Jun 10, 2014

...And Color Inside the Lines, Dammit!

slice of life by killre

Silly me, I always thought rule number one was "have fun."

Last evening, I attended a parental orientation meeting for my kid's summer camp.  I'm not sure exactly why.  He's going to Washington, D.C. and New York for a week this summer.  He's going fishing in Canada for two.  Plus we have big plans for the Fourth of July weekend.  His mother insists on booking him solid, though, so that's partly how I wound up in a parental orientation meeting, but I'm still not sure why.  I guess you can't just ship them off to camp anymore with a soft slap on the back and a theatrically hearty, "Say, some of those boys look kinda big!  Well, good luck, kiddo."

Besides, it isn't even a real camp-- it's a day camp.  A DAY camp!  It's like pre-school for shy and *cough* overly mothered early teens.  (Quick look over shoulder.)

Mostly, the meeting was about completing paperwork.  Emergency contact one, emergency contact two, emergency contact three, emergency contact four.  Wait, additional contacts?  Um, what are you guys planning to do to my kid?

We also received a copy of the Day Camp Behavior Policy, to be signed by both parent and "participant," detached, and filed for later use by the inevitable tribunal.  The Day Camp Behavior Policy was a revelation.  They're not too subtle about their major concern, as you will soon see.

LISTED RECORDS:
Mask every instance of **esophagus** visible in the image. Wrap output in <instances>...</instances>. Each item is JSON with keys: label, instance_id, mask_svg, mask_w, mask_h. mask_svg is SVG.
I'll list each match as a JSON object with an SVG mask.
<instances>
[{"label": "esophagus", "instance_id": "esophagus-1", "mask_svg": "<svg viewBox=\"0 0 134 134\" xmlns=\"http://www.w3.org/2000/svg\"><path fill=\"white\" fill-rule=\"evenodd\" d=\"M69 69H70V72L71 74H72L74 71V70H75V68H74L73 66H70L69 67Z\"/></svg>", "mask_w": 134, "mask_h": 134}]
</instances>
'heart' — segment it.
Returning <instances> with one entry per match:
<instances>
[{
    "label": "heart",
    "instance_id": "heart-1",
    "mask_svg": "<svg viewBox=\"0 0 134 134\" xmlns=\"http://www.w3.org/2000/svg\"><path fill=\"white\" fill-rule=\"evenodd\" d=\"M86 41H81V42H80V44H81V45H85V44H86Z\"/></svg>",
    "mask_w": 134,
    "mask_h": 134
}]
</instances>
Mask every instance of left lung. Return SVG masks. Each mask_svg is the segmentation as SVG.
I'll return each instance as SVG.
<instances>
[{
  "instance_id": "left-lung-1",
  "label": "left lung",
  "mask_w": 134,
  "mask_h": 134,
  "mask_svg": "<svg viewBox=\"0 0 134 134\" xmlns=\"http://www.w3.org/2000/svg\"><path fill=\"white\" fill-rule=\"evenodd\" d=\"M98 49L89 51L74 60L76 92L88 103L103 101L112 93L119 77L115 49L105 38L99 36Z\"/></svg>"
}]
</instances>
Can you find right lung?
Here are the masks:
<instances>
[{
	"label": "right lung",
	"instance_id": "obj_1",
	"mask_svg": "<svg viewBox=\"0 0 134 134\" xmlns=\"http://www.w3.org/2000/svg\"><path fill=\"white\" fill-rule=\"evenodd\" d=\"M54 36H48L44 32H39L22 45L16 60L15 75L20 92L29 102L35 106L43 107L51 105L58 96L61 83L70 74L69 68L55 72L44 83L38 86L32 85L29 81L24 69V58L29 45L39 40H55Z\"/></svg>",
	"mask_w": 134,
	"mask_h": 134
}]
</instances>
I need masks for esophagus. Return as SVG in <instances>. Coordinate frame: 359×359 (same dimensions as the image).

TASK TO CARRY OUT: Name every geographic location mentioned in the blog post about the day camp orientation meeting.

RESPONSE BELOW:
Washington, D.C.
New York
Canada